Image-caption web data
.....
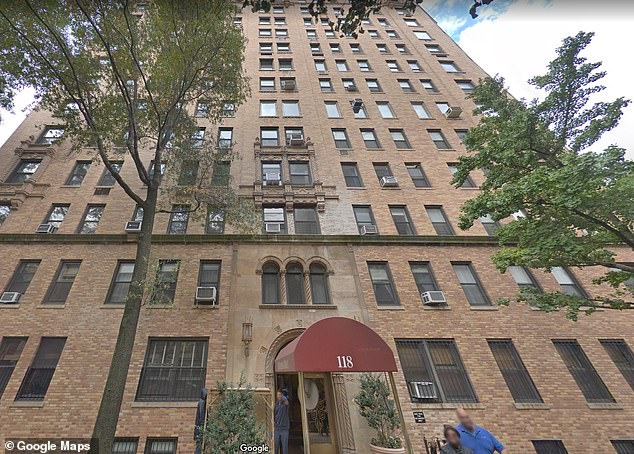 She was found dead in her New York City apartment on Sunday, according to police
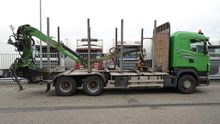 2010 Scania R 440 6X4 LOG TRANS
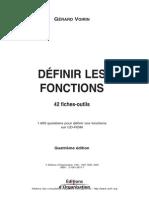 Définir les fonctions.pdf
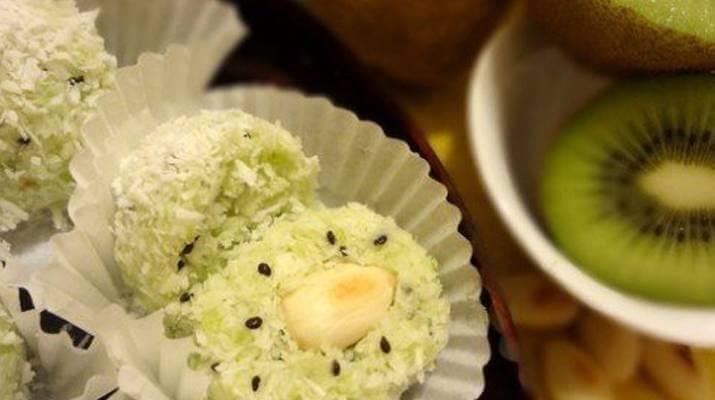ТОП-3 рецепта летних холодных супов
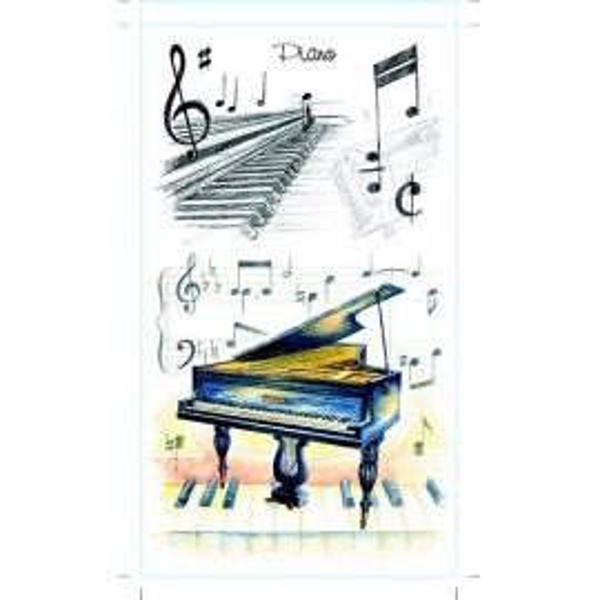 Pocket Notepad: Piano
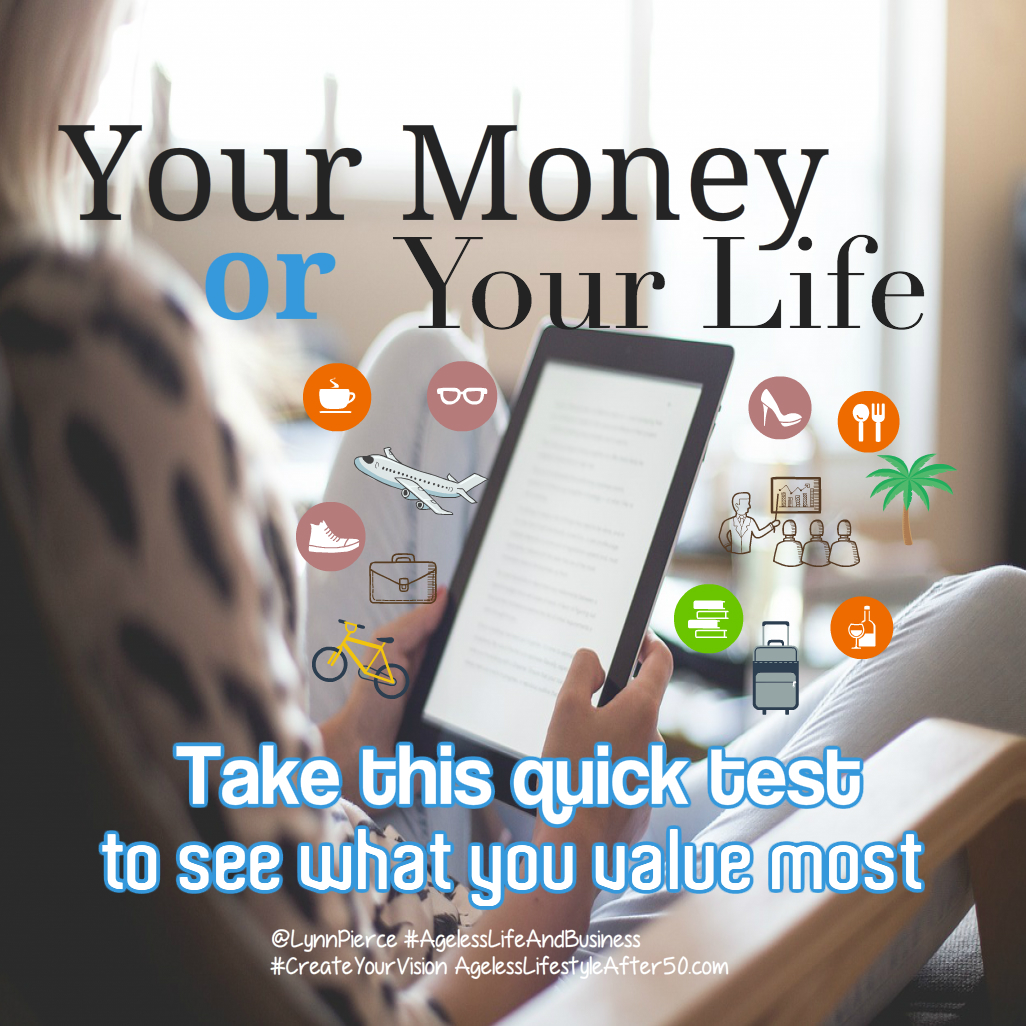 Your Money Or Your Life How To Instantly Tell Which You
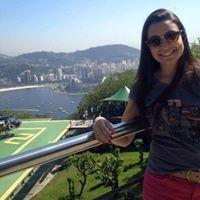 Júlia Braga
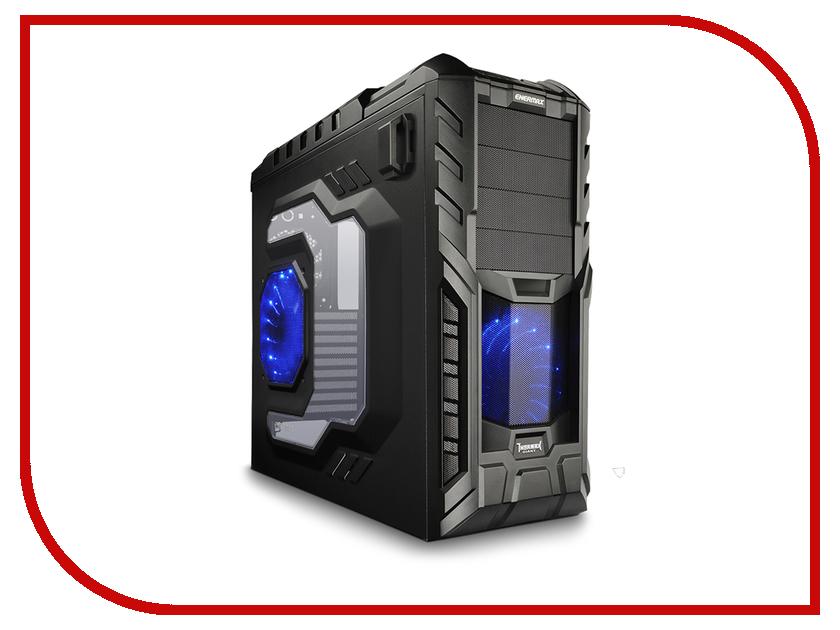 Корпус Enermax ECA5030A-B 52914 ga 5030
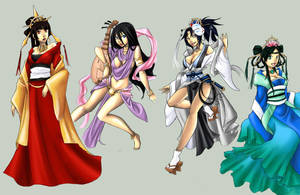 Goddesses by klinanime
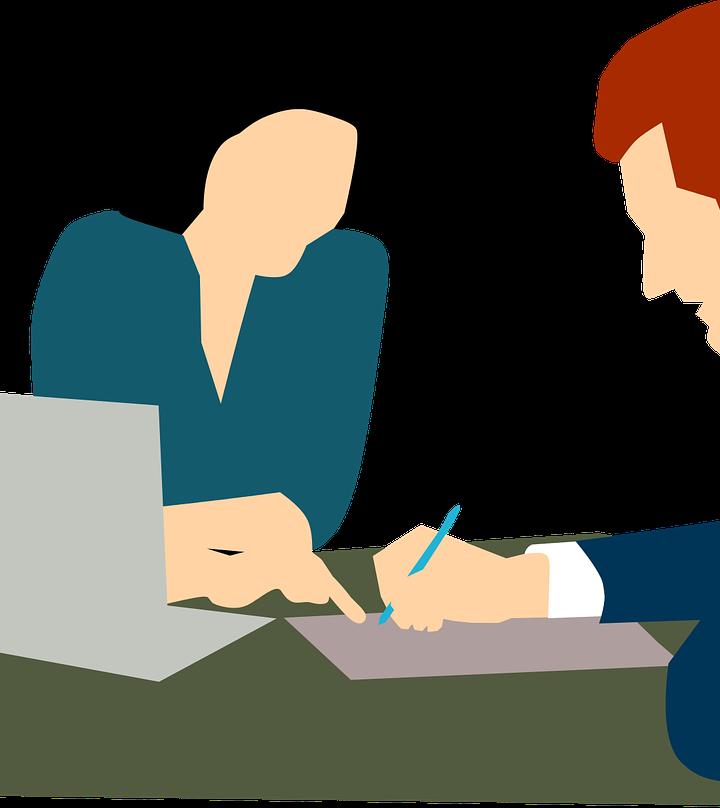 卓偉商業顧問有限公司——離婚資產調查不再困難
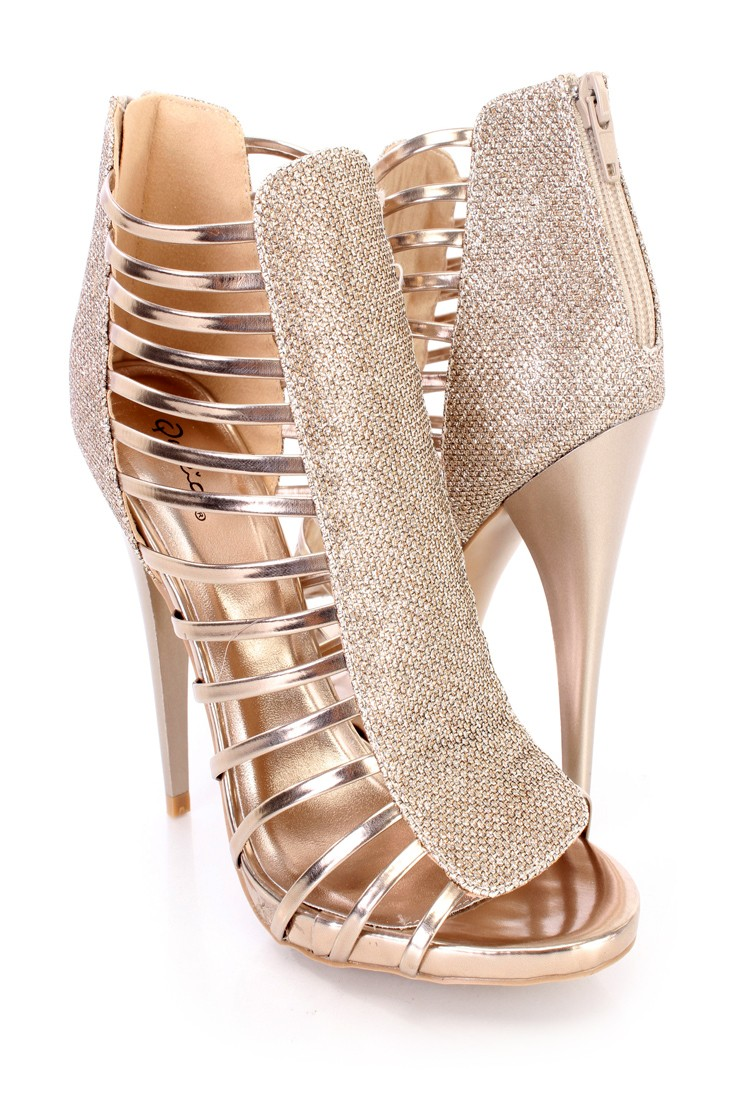 champagne heels champagne glitter strappy open toe back zipper bootie heels faux leather mlnhins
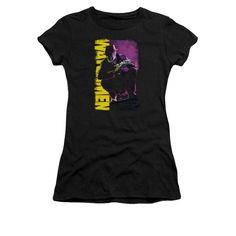 e3402ebee24 Watchmen Rorschach Storm Sublimation T-Shirt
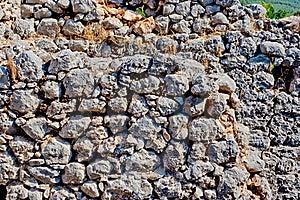Stone Wall Royalty Free Stock Photo - Image: 20795875
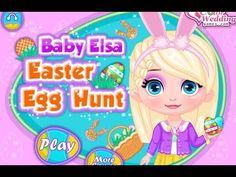 Baby Elsa Easter Egg Hunt - Frozen Game Movie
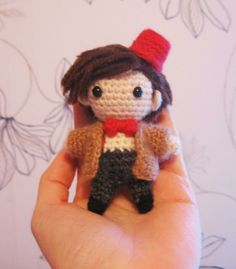 Yesterday we showcased Sherlock  Holmes. Today? The Fez-adorned 11th Doctor!   Free pattern: http://www.ravelry.com/patterns/library/chibi-eleventh-doctor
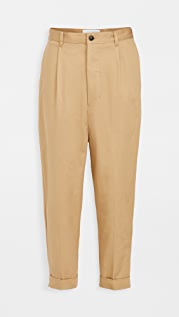 AMI Cotton Oversized Carrot Fit Trousers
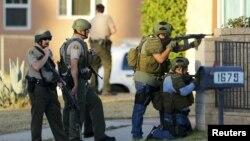 Policia në Kaliforni gjatë aksionit ku janë vrarë dy sulmuesit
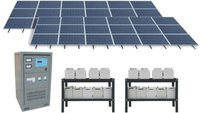 3000w Ac Solar Power System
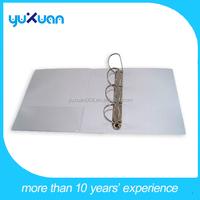 stationery decorative waterproof PVC 4 ring binder presentation file folder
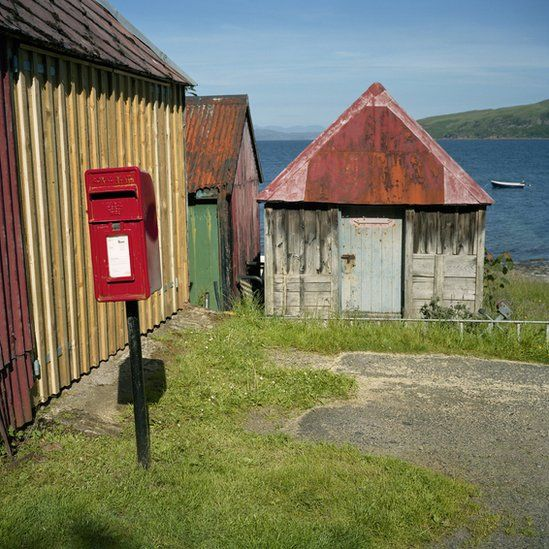Postbox in Applecross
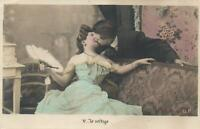 VINTAGE HAND-COLOURED FRENCH REAL PHOTO LADY NEARLY FAINTS KISSING POSTCARD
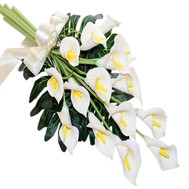 Bouquet of callas - flowers and bouquets on roza.ck.ua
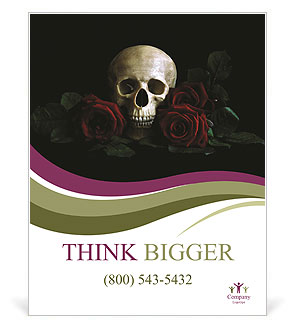 0000062332 Poster Templates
.....
Work to complete
Pictures don't belong in the copy. Transcribe every record exactly as it appears.

Your response
 She was found dead in her New York City apartment on Sunday, according to police
 2010 Scania R 440 6X4 LOG TRANS
 Définir les fonctions.pdf
ТОП-3 рецепта летних холодных супов
 Pocket Notepad: Piano
 Your Money Or Your Life How To Instantly Tell Which You
 Júlia Braga
 Корпус Enermax ECA5030A-B 52914 ga 5030
 Goddesses by klinanime
 卓偉商業顧問有限公司——離婚資產調查不再困難
 champagne heels champagne glitter strappy open toe back zipper bootie heels faux leather mlnhins
 e3402ebee24 Watchmen Rorschach Storm Sublimation T-Shirt
Stone Wall Royalty Free Stock Photo - Image: 20795875
 Baby Elsa Easter Egg Hunt - Frozen Game Movie
 Yesterday we showcased Sherlock  Holmes. Today? The Fez-adorned 11th Doctor!   Free pattern: http://www.ravelry.com/patterns/library/chibi-eleventh-doctor
 AMI Cotton Oversized Carrot Fit Trousers
 Policia në Kaliforni gjatë aksionit ku janë vrarë dy sulmuesit
 3000w Ac Solar Power System
 stationery decorative waterproof PVC 4 ring binder presentation file folder
Postbox in Applecross
 VINTAGE HAND-COLOURED FRENCH REAL PHOTO LADY NEARLY FAINTS KISSING POSTCARD
 Bouquet of callas - flowers and bouquets on roza.ck.ua
 0000062332 Poster Templates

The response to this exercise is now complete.